In the classroom, students study rock specimens from the Gold Industry Group’s Gold Resources Kits, learn the importance of mining to Australia’s economy and our top exports, and explore different types of mines using virtual reality.

Students also use High-tech Metals and Metallurgical maps from the Geological Survey of NSW to propose gold mines to explore based on Australian reserves in NSW, using information they gather from the maps.

Through our partnership, AusEarthEd has also been able to highlight initiatives occurring at gold mines and provide students opportunities to participate in excursions that connect their earth science education and future career prospects.

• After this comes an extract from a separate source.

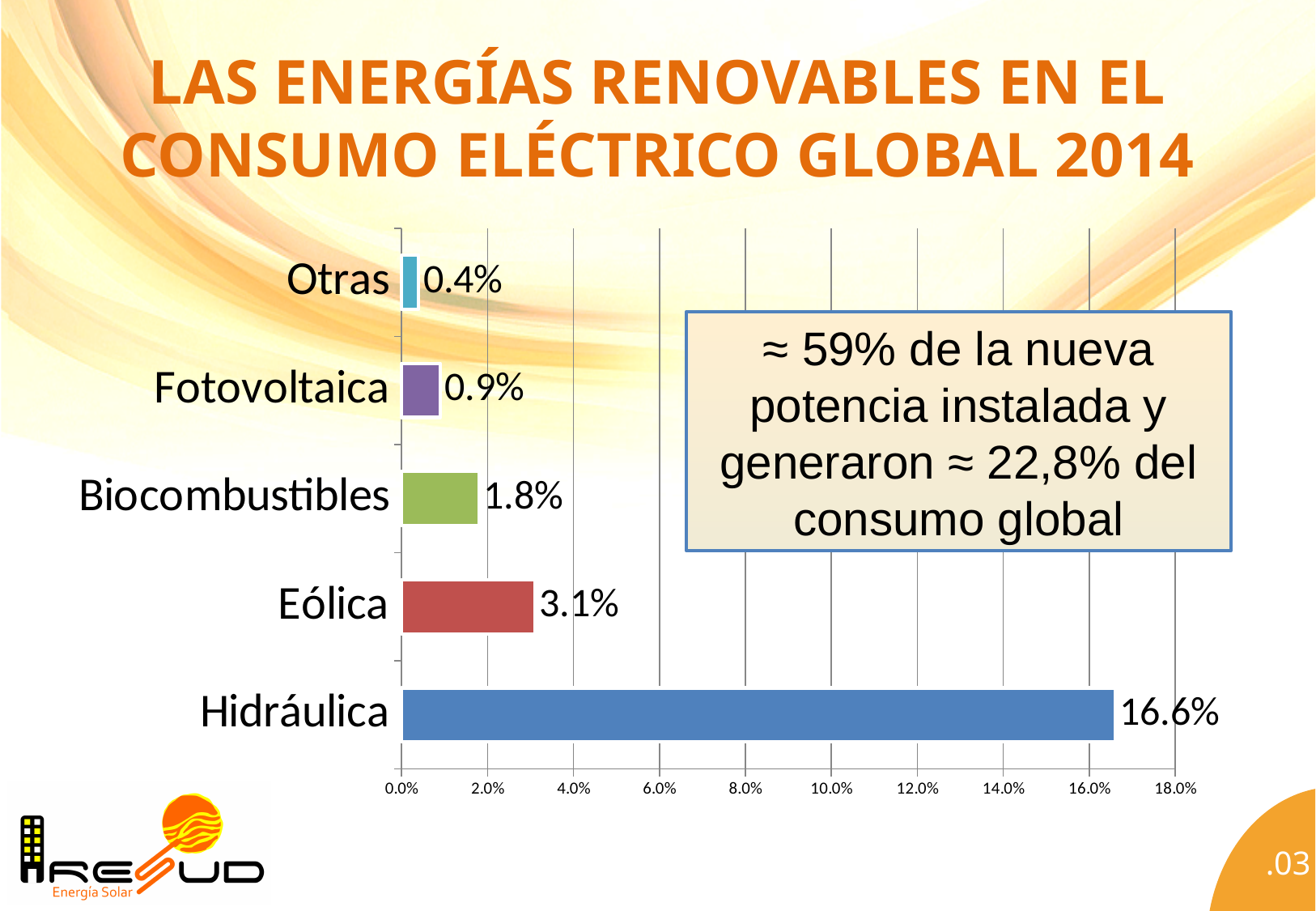
What is the value for Hidráulica? 16.6% Which is larger, the value for Biocombustibles or the value for Fotovoltaica? Biocombustibles Which category has the highest value? Hidráulica How many categories are shown in the chart? 5 What is the value for Biocombustibles? 1.8% What is the value for Fotovoltaica? 0.9% What is the difference between the values for Hidráulica and Eólica? 13.5% What is the value for Eólica? 3.1% What is the highest tick label shown on the x axis? 18.0% What kind of chart is shown on the slide? bar chart What is the value for Otras? 0.4% Which category has the lowest value? Otras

This included a trip to Sydney’s Gold Conference in June, where lucky PLC Sydney students had the incredible opportunity to connect directly with industry workers.

The students gained first-hand experience in how mines operate collaboratively and prioritise safety, sustainability, and social impact, with help from students at the UNSW Minerals and Energy Resources Engineering.

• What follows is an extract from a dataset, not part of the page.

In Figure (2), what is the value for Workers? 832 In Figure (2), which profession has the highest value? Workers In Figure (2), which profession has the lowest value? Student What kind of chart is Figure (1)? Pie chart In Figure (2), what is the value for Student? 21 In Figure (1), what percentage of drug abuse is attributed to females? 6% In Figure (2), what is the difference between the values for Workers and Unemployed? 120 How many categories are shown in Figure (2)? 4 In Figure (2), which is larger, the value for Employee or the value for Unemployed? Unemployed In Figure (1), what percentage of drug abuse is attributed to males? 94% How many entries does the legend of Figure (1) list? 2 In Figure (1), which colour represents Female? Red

The Perth Mint also sparked the curiosity of the students with their 1kg gold bar and Manager of Business Development and Industry Research Cameron Alexander said he really enjoyed engaging with the students and sharing insight into the industry’s diverse career options.

“The future of the gold industry looks sound with these great young minds entering the employment market in a few years,” he said.

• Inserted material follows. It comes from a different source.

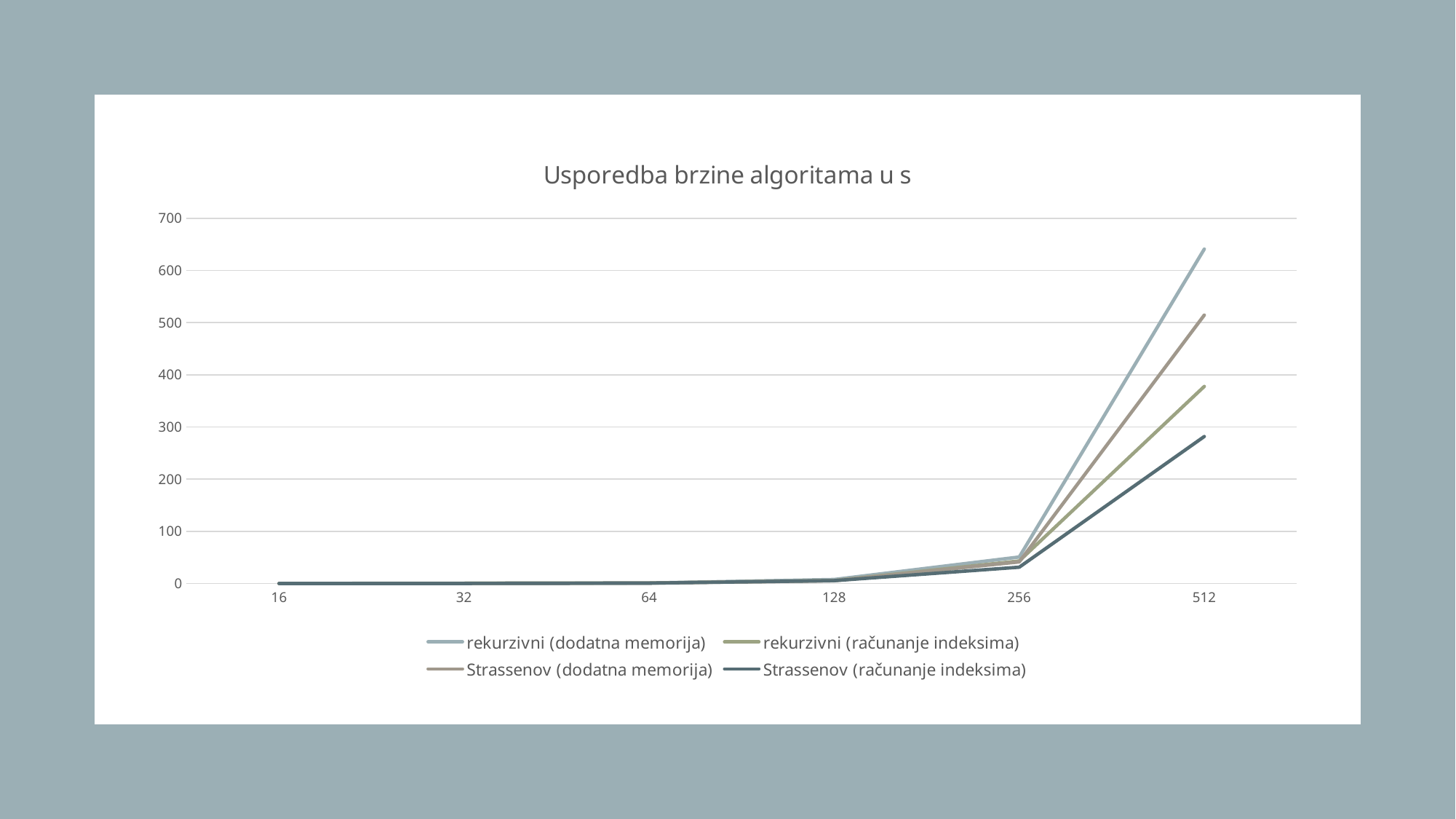
Is the value for Strassenov (dodatna memorija) at 512 greater or less than 300? greater How many series does the legend list? 4 What is the title of the chart? Usporedba brzine algoritama u s How many points are there along the x axis? 6 Do the values for rekurzivni (dodatna memorija) rise or fall from 16 to 512? rise What kind of chart is shown on the slide? line chart Is the value for Strassenov (računanje indeksima) at 512 greater or less than 300? less Which series has the highest value at 512? rekurzivni (dodatna memorija) Which series has the lowest value at 512? Strassenov (računanje indeksima) Is the value for rekurzivni (dodatna memorija) at 256 greater or less than 100? less At 512, which is larger: rekurzivni (dodatna memorija) or Strassenov (računanje indeksima)? rekurzivni (dodatna memorija)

All the students came away thinking about how they could fit into the dynamic gold industry after learning about the various roles including exploration, environment, community, extraction, processing, finance, refining, and bullion trading.

Filan said being able to show students and teachers the industry beyond what they study in the classroom was invaluable.

“We are excited to engage with the interests of the students and expose them to the professional world of the gold industry. The conference was valuable not only for formal education but also in promoting interest in the application of their knowledge,” she said.

“We get as close as we can to providing students with an authentic experience of working in these fields, and when we can’t physically provide an example, we turn to digital experiences.

“Using simulation activities, virtual reality accessories and reports of real landscapes across Australia, we can deliver something that is real and impactful to the students and allow them to undertake activities that accurately mirrors work in these fields.”